◆ SHORT EXERCISE: Write the material out again exactly.

(Entries from a dataset)
** START **
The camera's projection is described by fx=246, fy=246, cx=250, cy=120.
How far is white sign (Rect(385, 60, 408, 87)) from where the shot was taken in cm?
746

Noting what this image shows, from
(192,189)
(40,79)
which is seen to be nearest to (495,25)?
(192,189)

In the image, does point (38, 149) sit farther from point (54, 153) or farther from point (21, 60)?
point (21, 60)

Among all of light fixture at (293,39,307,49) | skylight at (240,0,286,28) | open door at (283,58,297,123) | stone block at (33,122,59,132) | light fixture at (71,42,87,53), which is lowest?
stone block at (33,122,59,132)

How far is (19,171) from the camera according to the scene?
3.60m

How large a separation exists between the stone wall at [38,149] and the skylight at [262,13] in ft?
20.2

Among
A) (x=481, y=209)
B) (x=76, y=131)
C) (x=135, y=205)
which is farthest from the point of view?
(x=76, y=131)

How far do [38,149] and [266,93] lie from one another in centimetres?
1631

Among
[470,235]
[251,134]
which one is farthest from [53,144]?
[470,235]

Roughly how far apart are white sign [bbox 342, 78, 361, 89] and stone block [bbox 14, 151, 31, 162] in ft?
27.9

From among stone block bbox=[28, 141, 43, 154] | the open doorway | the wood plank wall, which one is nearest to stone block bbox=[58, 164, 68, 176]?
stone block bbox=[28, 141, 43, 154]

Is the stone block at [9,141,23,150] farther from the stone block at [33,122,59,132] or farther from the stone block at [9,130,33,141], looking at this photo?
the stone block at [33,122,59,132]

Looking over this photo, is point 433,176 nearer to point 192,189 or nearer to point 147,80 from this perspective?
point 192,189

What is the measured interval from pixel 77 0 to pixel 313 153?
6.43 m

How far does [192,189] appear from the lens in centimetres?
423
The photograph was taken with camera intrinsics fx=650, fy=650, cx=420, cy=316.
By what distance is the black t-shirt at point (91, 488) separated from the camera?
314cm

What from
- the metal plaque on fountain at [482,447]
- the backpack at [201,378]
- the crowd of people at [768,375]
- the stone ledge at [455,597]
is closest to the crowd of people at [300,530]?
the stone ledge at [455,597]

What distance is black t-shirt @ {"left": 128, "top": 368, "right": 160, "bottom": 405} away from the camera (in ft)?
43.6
** END **
◆ TASK RESPONSE:
The camera's projection is described by fx=246, fy=246, cx=250, cy=120.
How far is white sign (Rect(385, 60, 408, 87)) from where the shot was taken in cm?
746

Noting what this image shows, from
(192,189)
(40,79)
which is seen to be nearest to (495,25)?
(192,189)

In the image, does point (38, 149) sit farther from point (54, 153) or farther from point (21, 60)?
point (21, 60)

Among all of light fixture at (293,39,307,49) | skylight at (240,0,286,28) | open door at (283,58,297,123) | stone block at (33,122,59,132) | light fixture at (71,42,87,53), which is lowest?
stone block at (33,122,59,132)

How far is (19,171) from the camera according to the scene?
3.60m

How large a separation exists between the stone wall at [38,149] and the skylight at [262,13] in ft?
20.2

Among
A) (x=481, y=209)
B) (x=76, y=131)
C) (x=135, y=205)
which is farthest from the point of view?
(x=76, y=131)

How far do [38,149] and [266,93] lie from one another in centimetres?
1631

Among
[470,235]
[251,134]
which one is farthest from [53,144]?
[470,235]

Roughly how far apart are white sign [bbox 342, 78, 361, 89] and stone block [bbox 14, 151, 31, 162] in ft?
27.9

From among stone block bbox=[28, 141, 43, 154] | the open doorway | the wood plank wall, which one is nearest to stone block bbox=[58, 164, 68, 176]?
stone block bbox=[28, 141, 43, 154]

Is the stone block at [9,141,23,150] farther from the stone block at [33,122,59,132] or farther from the stone block at [9,130,33,141], looking at this photo?
the stone block at [33,122,59,132]

Looking over this photo, is point 433,176 nearer to point 192,189 or nearer to point 147,80 from this perspective?
point 192,189

What is the measured interval from pixel 77 0 to pixel 313 153?
6.43 m

How far does [192,189] appear from the lens in centimetres?
423
The photograph was taken with camera intrinsics fx=650, fy=650, cx=420, cy=316.
By what distance is the black t-shirt at point (91, 488) separated from the camera?
314cm

What from
- the metal plaque on fountain at [482,447]
- the backpack at [201,378]
- the crowd of people at [768,375]
- the stone ledge at [455,597]
is closest to the crowd of people at [300,530]?
the stone ledge at [455,597]

What distance is black t-shirt @ {"left": 128, "top": 368, "right": 160, "bottom": 405} away from the camera (in ft)?
43.6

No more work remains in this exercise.